One enjoyable feature of the war time summers was going to school harvest camp for a month to Minster Lovell each year between 1943-1945. Quite a new experience and hard work too. In 1945, when the end of the war with Japan was announced several of us hitchhiked to London for two days to join in the VJ Day celebrations. Another school activity was being a member of the Honourable Artillery Company cadet force which met in Armoury House, City Road. That really was most enjoyable because you really felt you were contributing something to the War. Besides the military activities, we used to play football and cricket against local teams and also marched in the Lord Mayor's Show and took part in the Remembrance Day services at St Paul's Cathedral.
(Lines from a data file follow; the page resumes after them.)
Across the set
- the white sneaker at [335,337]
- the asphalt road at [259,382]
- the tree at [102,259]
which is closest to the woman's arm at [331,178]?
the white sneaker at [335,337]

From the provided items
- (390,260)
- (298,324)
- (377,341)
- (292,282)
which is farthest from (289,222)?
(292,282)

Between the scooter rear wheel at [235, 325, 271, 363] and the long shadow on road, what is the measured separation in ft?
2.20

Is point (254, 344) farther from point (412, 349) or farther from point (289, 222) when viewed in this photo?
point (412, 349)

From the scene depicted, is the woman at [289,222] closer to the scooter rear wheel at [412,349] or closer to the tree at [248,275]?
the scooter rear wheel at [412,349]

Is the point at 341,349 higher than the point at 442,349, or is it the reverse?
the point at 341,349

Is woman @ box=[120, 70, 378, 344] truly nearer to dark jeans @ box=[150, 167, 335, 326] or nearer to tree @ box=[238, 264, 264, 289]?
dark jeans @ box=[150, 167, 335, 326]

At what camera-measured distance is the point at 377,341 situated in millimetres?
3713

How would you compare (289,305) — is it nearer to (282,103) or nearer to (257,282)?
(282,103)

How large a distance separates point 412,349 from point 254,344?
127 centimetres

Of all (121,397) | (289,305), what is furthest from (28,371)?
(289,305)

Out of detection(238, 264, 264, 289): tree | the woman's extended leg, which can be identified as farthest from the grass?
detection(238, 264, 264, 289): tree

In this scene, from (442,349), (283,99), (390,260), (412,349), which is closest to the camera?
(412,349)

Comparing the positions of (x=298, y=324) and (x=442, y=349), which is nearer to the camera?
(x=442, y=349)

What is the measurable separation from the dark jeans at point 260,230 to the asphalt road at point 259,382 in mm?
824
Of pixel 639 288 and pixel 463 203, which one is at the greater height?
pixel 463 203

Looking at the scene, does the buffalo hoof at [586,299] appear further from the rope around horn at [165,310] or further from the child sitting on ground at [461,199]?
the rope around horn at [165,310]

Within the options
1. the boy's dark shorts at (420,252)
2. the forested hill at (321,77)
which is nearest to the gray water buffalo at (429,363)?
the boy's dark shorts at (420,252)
Of course, rationing was with us throughout the War and even continued into the first half of the 1950's. To help our food supply, Dad used to keep six chickens which ensured we were well supplied with eggs but I was not that amused trudging home from Stoke Newington High Street with a heavy bag of chicken balancer meal. Normally we did not eat many sweets, but because food was so short generally, we made sure we had our full sweet ration and there was always great excitement every Friday night to see what Dad had bought at the sweet shop. Two ounces of butter, a similar amount of cheese and ten pennyworth of meat a week really had to be stretched. Cooking and heating were difficult too, because due to the bombing, electricity, gas and water supplies were often cut off. Paraffin heaters were a real boon for cooking and heating but getting the oil was not easy.
How wonderful it was when the lights came on again and the blackout curtains came down. I remember celebrating VE Day in the West End with boys from school. It had been a long war!